From O2, I walked through the Pleasure Gardens to the sea front for our rendezvous. Jackie then drove us home. That public amenity is most impressive. Sightseers sat on benches, walked around, played mini golf, ate ice creams; and, with camera lenses, their own eyes, or fingers, admired the splendid flower beds. Beautiful cosmos lined the railed footpaths.
Later this afternoon, taking the Shorefield/cliff top/Park Lane route, I walked to Milford on Sea and back. My link between the cliff path and Park Lane was The Beach House. This recently refurbished hotel/restaurant has a clear view of the Isle of Wight and The Needles. A dangerous footpath remains closed.
People sat on or walked along the beach, and a group of youngsters dragged rubber boats to the water.
I have often been confused about the correct spelling of the name of that establishment offering coin-operated washing machines and dryers for the use of members of the public who do not have the use of such facilities at home. The producers of the 1985 comedy-drama film ‘My Beautiful Laundrette’ favoured one spelling. Peg, in Milford, seemed to be slightly misquoting the film title in the name of her launderette. However, whoever painted the signs on the windows favoured film director Stephen Frears’s version. What does it matter anyway? Many people say ‘laundryette’ (my computer didn’t like that).
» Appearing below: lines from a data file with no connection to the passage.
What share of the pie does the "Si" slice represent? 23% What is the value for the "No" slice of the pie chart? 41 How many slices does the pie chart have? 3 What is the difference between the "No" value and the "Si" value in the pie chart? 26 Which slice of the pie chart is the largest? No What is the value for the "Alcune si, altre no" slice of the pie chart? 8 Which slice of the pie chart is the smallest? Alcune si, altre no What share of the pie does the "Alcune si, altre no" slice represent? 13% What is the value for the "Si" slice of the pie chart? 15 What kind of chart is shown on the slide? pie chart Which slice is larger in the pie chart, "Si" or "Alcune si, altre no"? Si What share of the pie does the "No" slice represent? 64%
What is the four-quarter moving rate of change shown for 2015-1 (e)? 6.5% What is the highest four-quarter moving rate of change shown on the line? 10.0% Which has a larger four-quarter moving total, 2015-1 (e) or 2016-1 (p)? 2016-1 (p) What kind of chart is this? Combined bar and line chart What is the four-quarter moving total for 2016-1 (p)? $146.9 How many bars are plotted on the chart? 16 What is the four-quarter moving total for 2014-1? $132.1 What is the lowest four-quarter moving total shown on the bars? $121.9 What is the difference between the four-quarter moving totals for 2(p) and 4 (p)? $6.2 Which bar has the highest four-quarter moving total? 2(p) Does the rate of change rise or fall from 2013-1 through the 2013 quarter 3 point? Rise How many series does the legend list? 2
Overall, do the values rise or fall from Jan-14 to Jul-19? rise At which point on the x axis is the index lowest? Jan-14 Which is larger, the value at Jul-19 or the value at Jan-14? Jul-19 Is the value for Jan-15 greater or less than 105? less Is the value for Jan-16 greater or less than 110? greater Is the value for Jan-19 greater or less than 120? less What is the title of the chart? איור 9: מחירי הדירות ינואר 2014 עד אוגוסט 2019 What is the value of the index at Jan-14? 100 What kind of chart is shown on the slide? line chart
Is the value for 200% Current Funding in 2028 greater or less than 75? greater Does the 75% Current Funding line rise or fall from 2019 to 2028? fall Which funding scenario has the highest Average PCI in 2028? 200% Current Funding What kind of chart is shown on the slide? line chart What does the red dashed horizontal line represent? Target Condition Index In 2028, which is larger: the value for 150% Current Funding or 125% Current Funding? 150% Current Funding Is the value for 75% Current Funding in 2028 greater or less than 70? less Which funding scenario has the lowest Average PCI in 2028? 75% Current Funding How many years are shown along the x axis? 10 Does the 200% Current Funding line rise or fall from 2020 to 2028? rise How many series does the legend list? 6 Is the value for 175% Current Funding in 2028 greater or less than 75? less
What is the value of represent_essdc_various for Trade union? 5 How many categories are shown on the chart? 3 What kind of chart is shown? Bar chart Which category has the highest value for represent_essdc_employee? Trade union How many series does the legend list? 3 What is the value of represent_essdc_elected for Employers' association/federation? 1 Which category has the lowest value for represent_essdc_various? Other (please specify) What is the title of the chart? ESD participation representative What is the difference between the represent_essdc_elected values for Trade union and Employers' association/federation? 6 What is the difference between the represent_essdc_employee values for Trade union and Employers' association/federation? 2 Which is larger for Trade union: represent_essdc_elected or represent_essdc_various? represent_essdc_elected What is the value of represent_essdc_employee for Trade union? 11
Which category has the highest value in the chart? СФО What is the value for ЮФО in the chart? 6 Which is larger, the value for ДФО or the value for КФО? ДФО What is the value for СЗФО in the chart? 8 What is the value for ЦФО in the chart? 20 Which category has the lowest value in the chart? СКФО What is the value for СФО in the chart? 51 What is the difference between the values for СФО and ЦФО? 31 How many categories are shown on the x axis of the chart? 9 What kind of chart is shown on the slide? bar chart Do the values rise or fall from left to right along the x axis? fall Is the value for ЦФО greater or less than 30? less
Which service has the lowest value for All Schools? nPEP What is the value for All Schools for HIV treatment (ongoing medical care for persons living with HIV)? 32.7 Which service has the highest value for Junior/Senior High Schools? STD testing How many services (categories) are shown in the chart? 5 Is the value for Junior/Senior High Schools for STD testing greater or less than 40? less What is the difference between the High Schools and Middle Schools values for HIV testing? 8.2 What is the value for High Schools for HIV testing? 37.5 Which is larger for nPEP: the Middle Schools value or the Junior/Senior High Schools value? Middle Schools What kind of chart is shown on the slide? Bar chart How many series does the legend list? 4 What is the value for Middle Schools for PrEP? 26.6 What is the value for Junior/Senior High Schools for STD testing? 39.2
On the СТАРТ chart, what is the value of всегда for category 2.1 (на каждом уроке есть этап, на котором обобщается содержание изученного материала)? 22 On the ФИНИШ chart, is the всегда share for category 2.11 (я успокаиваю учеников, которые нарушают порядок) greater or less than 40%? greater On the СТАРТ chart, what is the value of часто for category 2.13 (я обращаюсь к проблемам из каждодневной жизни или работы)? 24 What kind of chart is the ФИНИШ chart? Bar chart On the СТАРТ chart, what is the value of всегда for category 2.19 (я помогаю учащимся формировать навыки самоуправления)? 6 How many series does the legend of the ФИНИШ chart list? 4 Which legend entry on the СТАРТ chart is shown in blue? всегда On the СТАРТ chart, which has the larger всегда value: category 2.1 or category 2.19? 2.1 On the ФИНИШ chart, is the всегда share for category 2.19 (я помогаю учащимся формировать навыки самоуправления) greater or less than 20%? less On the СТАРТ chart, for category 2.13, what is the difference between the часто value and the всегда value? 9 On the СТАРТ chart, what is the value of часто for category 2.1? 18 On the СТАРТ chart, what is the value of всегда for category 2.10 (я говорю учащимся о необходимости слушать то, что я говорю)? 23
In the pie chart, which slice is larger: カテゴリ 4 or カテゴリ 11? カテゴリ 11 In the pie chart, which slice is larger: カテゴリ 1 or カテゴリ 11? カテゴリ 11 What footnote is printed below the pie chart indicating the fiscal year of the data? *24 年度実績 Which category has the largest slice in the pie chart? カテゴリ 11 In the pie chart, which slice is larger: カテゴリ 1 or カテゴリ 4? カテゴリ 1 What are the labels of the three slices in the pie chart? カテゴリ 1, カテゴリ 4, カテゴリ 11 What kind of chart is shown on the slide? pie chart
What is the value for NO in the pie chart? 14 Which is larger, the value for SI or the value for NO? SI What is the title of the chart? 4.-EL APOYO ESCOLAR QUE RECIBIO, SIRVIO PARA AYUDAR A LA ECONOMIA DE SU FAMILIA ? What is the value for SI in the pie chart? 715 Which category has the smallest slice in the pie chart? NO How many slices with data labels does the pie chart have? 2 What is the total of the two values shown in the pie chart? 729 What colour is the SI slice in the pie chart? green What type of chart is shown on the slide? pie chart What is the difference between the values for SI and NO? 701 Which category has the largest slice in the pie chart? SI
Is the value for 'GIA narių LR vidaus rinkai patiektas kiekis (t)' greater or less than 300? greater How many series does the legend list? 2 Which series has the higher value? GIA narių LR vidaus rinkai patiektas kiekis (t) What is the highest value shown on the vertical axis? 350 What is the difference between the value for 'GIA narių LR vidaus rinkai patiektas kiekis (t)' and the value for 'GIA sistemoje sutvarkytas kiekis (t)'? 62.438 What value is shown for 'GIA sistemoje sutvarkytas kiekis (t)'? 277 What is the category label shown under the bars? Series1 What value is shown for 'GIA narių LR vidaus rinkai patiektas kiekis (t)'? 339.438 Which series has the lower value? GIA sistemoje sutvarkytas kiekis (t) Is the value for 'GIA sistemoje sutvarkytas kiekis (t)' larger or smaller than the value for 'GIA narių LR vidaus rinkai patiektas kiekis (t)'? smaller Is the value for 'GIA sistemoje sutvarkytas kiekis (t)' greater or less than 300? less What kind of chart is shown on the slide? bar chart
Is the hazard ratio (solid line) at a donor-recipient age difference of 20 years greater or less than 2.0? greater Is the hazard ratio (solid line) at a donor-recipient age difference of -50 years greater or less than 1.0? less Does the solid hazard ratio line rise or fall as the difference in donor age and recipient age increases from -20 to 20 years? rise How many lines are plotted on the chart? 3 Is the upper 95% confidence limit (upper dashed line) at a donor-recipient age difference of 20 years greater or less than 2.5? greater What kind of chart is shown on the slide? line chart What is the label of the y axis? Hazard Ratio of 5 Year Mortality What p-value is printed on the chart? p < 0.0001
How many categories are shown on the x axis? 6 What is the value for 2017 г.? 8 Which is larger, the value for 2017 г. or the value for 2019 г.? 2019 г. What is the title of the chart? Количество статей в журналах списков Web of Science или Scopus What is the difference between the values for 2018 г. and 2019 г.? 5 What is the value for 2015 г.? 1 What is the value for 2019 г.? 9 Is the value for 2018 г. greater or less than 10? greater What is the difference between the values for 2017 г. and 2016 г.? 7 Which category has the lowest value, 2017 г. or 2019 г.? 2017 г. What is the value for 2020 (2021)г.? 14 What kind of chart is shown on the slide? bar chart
Our evening meal consisted of lamb curry, cauliflower baji, and boiled rice, with which we drank Cobra beer. I have never eaten a cauliflower baji as both crisp and succulent as this one of Jackie’s.
This morning I reacquainted myself with our Downton garden where I found signs of impending autumn. The phantom hydrangea turns pink during that season, and is beginning to do so now. Leaves are starting to fall, and, although the day was warm and sunny, the early temperature was a little cool.
A new honeysuckle, saved from the jungle of the early summer, now clings to the golden arches. Similarly rescued, an unidentified clematis now festoons the copper beech. Cyclamens are emerging into the light. One has fought its way through rough soil beneath the holly near the head gardener’s den.
Calls to my Blackberry phone, even after I have returned from France, are very crackly. I therefore decided to request what is probably only my fourth upgrade in about fifteen years. This meant a trip to O2 in Christchurch. The process of making the necessary adjustments to my contract, filling in the forms, and choosing and setting the new Samsung Galaxy took all of two hours. For starters, the computer indicated that I wasn’t eligible, so the assistant had to work manually.
Dan, who attended to me while Jackie sat beside us, was a delightful young trainee who occasionally needed help from his willing and more qualified colleagues. It was really quite an entertaining afternoon, the highlight of which was probably the selection of a new device. Dan was not phased by this elderly gent saying he didn’t want internet and didn’t feel comfortable with touch screens. He asked me how old I was. When I told him he replied that his grandfather was in his eighties and was very effectively using a phone that carried all the facilities once confined to a computer.
Obviously I had to opt for what was good enough for Dan’s Grandad.
Jackie regretted that it would have been rather undignified for her to emulate the little boy who, in boredom, silently rolled around under the chairs whilst his father was discussing his contract.
Afterwards she drove us to the cleaners at New Milton, then home to Downton.
This evening I failed my first test with the new device. I received, or rather didn’t receive, a call from my friend Jessie. Not knowing how to answer it, I missed it. Fortunately, by the time the subsequent voicemail message came in, I had figured out how to respond, so was able to listen to it and return the call.
We dined on cod, chips, and mushy peas at Daniel’s in Highcliffe. Jackie’s drink was coffee, and mine was tea.